Ross went on to make his first and only Pro Bowl selection in 1982 on the strength of 47 receptions for 508 yards and three touchdowns in the nine-game season shortened by a players strike.

In 1984, Ross briefly left the NFL to play for the New Orleans Breakers and later the Portland Breakers in the newly formed United States Football League.

He returned to play for the Bengals in 1985, and finished the season with the Seattle Seahawks.

Ross joined the Green Bay Packers for the following season, and then retired in 1987.

In his eight NFL seasons, Ross recorded 290 receptions for 3,419 receiving yards and 19 touchdowns.

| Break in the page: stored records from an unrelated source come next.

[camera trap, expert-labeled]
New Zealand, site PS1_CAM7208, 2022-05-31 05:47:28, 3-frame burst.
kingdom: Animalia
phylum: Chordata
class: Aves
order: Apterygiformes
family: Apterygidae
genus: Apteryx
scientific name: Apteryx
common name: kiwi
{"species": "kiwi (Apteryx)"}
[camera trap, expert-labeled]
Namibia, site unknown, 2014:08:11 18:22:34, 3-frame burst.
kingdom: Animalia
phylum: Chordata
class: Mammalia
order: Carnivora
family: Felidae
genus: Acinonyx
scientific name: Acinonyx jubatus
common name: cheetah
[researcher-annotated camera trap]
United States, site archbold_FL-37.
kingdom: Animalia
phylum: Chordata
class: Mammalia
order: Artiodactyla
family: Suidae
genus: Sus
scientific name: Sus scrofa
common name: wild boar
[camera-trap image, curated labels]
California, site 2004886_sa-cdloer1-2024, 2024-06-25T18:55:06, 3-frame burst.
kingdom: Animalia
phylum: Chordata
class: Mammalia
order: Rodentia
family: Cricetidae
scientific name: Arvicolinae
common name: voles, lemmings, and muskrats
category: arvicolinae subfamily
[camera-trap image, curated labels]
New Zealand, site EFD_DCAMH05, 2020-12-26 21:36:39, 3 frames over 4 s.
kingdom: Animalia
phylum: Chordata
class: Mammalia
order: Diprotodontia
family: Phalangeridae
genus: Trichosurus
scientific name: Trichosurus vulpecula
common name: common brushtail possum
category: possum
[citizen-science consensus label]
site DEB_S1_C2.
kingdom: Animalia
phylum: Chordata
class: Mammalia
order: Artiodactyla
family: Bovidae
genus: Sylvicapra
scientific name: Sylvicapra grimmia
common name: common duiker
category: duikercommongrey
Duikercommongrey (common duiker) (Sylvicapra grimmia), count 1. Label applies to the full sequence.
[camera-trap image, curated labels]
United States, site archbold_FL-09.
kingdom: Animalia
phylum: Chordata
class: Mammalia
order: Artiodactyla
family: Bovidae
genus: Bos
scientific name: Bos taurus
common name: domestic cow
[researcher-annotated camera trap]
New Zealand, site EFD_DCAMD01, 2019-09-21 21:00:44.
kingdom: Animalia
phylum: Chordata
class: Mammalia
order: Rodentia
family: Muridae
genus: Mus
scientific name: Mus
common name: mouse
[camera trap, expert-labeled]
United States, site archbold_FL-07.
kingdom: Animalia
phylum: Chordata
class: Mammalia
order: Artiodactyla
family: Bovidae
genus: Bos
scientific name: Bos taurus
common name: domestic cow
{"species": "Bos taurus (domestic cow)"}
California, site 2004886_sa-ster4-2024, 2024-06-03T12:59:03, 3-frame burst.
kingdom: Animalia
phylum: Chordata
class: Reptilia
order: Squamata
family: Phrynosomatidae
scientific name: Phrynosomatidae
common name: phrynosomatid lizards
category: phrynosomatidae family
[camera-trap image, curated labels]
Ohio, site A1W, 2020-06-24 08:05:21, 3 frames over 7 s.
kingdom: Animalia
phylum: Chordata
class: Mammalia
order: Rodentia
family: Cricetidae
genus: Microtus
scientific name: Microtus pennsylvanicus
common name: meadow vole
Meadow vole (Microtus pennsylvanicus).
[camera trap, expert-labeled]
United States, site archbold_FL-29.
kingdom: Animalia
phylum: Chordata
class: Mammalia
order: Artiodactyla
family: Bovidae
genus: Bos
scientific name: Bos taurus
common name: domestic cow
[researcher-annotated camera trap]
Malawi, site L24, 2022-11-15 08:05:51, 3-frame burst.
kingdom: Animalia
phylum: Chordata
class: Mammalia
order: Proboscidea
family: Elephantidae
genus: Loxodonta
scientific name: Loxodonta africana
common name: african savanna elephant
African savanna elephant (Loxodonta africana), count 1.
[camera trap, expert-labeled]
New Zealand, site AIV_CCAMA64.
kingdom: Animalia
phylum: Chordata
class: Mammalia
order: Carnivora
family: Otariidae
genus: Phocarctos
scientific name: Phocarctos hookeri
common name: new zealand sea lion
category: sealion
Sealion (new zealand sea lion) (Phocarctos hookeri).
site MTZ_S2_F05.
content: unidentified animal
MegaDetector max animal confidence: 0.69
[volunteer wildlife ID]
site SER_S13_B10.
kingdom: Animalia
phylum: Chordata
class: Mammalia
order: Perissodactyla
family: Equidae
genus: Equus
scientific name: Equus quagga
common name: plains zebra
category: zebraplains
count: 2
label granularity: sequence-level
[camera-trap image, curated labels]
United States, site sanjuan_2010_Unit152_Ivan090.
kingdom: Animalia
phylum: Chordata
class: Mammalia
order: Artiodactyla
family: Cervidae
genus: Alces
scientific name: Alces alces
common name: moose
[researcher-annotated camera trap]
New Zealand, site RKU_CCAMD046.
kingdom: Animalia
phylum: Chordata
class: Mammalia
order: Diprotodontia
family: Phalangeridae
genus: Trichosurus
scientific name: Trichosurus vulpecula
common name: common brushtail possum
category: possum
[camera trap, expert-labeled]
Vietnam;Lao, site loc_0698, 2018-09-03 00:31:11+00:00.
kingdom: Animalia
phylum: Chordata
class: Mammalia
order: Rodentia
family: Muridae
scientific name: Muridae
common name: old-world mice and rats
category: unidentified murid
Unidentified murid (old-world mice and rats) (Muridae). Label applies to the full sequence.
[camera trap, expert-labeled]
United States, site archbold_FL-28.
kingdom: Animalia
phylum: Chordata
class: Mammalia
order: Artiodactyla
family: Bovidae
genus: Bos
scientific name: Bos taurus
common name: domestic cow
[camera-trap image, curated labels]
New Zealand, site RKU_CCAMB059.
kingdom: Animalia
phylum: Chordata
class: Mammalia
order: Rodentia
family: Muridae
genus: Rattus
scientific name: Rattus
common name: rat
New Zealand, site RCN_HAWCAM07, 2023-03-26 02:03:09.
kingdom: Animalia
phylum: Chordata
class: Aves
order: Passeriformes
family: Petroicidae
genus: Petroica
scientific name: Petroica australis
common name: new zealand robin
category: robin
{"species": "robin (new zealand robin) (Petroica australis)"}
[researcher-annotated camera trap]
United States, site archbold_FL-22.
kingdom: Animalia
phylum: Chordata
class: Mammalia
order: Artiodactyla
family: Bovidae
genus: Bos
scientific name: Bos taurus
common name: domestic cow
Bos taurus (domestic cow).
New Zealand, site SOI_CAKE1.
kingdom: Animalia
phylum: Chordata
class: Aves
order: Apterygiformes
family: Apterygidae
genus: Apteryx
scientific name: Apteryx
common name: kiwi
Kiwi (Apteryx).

Ross later said that as a veteran of a small college not known for its football program, he was grateful for a chance to play in the big leagues. "Just getting drafted was a thrill. You don't expect it from the school I went to. At the time, you don't expect to play in the National Football League, and especially somebody taking you with the 30th overall pick. It's like 'oh geez they must see something I don't'."

==NFL career statistics==

Legend
| Bold | Career high |

=== Regular season ===

| Year | Team | Games |  | Receiving |  |  |  |  |
| GP | GS | Rec | Yds | Avg | Lng | TD |
| 1979 | CIN | 16 | 16 | 41 | 516 | 12.6 | 41 | 1 |
| 1980 | CIN | 16 | 16 | 56 | 724 | 12.9 | 37 | 4 |
| 1981 | CIN | 16 | 16 | 71 | 910 | 12.8 | 37 | 5 |
| 1982 | CIN | 9 | 9 | 47 | 508 | 10.8 | 28 | 3 |
| 1983 | CIN | 16 | 15 | 42 | 483 | 11.5 | 30 | 3 |
| 1985 | CIN | 6 | 0 | 6 | 63 | 10.5 | 20 | 0 |
| SEA | 10 | 5 | 10 | 72 | 7.2 | 12 | 2 |
| 1986 | GNB | 15 | 10 | 17 | 143 | 8.4 | 16 | 1 |
|  |  | 104 | 87 | 290 | 3,419 | 11.8 | 41 | 19 |

=== Playoffs ===

| Year | Team | Games |  | Receiving |  |  |  |  |
| GP | GS | Rec | Yds | Avg | Lng | TD |
| 1981 | CIN | 3 | 3 | 22 | 244 | 11.1 | 19 | 2 |
| 1982 | CIN | 1 | 1 | 6 | 89 | 14.8 | 26 | 1 |
|  |  | 4 | 4 | 28 | 333 | 11.9 | 26 | 3 |

==Personal life==
Ross later became president and co-owner of WBWP, an independent TV station in Riviera Beach, Florida. He was owner and president of Power House Supply, while also coaching Pop Warner Football and participating in charity golf tournaments.

In 2004, he was enshrined into the College Football Hall of Fame. Northeastern University also recognized the achievement with a halftime ceremony honoring Ross at the October 9, 2004, home game against Villanova University. He was the first Northeastern University player enshrined in the College Football Hall of Fame.

Dan Ross died at age 49 on May 16, 2006, after collapsing at his home in Atkinson, New Hampshire, shortly after returning from jogging. He died at Merrimack Valley Hospital in Haverhill, Massachusetts.

He was survived by his wife, Joan, and two children, Jillian, then 23, and Dan Jr., then 22.